-- BEGIN MATERIAL --
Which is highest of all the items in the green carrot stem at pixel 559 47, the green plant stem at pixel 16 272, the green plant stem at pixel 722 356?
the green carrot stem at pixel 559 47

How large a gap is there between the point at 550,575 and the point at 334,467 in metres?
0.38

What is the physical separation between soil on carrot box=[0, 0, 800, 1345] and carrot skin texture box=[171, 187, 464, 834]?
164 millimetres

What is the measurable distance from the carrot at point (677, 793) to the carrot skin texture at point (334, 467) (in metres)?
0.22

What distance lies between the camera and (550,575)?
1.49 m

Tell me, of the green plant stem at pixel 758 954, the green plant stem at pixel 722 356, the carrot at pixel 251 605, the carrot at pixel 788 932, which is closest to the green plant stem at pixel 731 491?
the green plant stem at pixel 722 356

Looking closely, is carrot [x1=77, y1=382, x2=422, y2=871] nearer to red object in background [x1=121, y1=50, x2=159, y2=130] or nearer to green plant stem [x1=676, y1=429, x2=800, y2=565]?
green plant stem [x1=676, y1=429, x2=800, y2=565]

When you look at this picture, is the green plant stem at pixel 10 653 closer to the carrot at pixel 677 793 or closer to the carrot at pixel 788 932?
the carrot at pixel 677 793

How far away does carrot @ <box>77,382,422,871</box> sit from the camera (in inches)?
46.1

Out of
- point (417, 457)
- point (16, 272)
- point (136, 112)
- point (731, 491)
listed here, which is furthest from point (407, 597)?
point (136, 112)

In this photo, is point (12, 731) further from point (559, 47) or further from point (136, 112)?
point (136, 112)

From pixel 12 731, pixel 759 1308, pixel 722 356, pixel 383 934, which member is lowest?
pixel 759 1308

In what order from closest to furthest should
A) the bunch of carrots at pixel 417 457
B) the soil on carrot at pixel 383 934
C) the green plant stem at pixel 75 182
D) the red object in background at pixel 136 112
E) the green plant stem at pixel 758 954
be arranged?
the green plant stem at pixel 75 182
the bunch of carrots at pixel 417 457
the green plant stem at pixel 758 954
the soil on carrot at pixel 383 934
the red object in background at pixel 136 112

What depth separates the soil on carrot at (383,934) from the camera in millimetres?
-- END MATERIAL --
- _EXERCISE OBJECTIVE_: Please write out all the rows above again, replacing "camera" with "lens" and leaving everything else unchanged.

- _RESPONSE TO THIS EXERCISE_:
Which is highest of all the items in the green carrot stem at pixel 559 47, the green plant stem at pixel 16 272, the green plant stem at pixel 722 356?
the green carrot stem at pixel 559 47

How large a gap is there between the point at 550,575 and the point at 334,467 in metres?
0.38

What is the physical separation between soil on carrot box=[0, 0, 800, 1345] and carrot skin texture box=[171, 187, 464, 834]?
164 millimetres

What is the measurable distance from the carrot at point (677, 793) to the carrot skin texture at point (334, 467) (in metres)?
0.22

What distance lies between the lens and (550,575)?
1.49 m

Tell me, of the green plant stem at pixel 758 954, the green plant stem at pixel 722 356, the carrot at pixel 251 605, the carrot at pixel 788 932, which is closest to the green plant stem at pixel 731 491?
the green plant stem at pixel 722 356

Looking closely, is carrot [x1=77, y1=382, x2=422, y2=871] nearer to red object in background [x1=121, y1=50, x2=159, y2=130] or nearer to green plant stem [x1=676, y1=429, x2=800, y2=565]?
green plant stem [x1=676, y1=429, x2=800, y2=565]

When you look at this picture, is the green plant stem at pixel 10 653 closer to the carrot at pixel 677 793 or closer to the carrot at pixel 788 932?
the carrot at pixel 677 793

How far away does carrot @ <box>77,382,422,871</box> sit from the lens (in inches)?
46.1

Out of
- point (417, 457)
- point (16, 272)
- point (136, 112)
- point (731, 491)
listed here, which is furthest from point (407, 597)?
point (136, 112)

In this photo, is point (12, 731) further from point (559, 47) or further from point (136, 112)?
point (136, 112)

From pixel 12 731, pixel 759 1308, pixel 722 356, pixel 383 934, which member is lowest?
pixel 759 1308

In what order from closest to furthest should
A) the bunch of carrots at pixel 417 457
B) the soil on carrot at pixel 383 934
C) the green plant stem at pixel 75 182
D) the red object in background at pixel 136 112
E) the green plant stem at pixel 758 954
be arranged?
the green plant stem at pixel 75 182
the bunch of carrots at pixel 417 457
the green plant stem at pixel 758 954
the soil on carrot at pixel 383 934
the red object in background at pixel 136 112

What depth separates the soil on carrot at (383,934) from the lens in millimetres?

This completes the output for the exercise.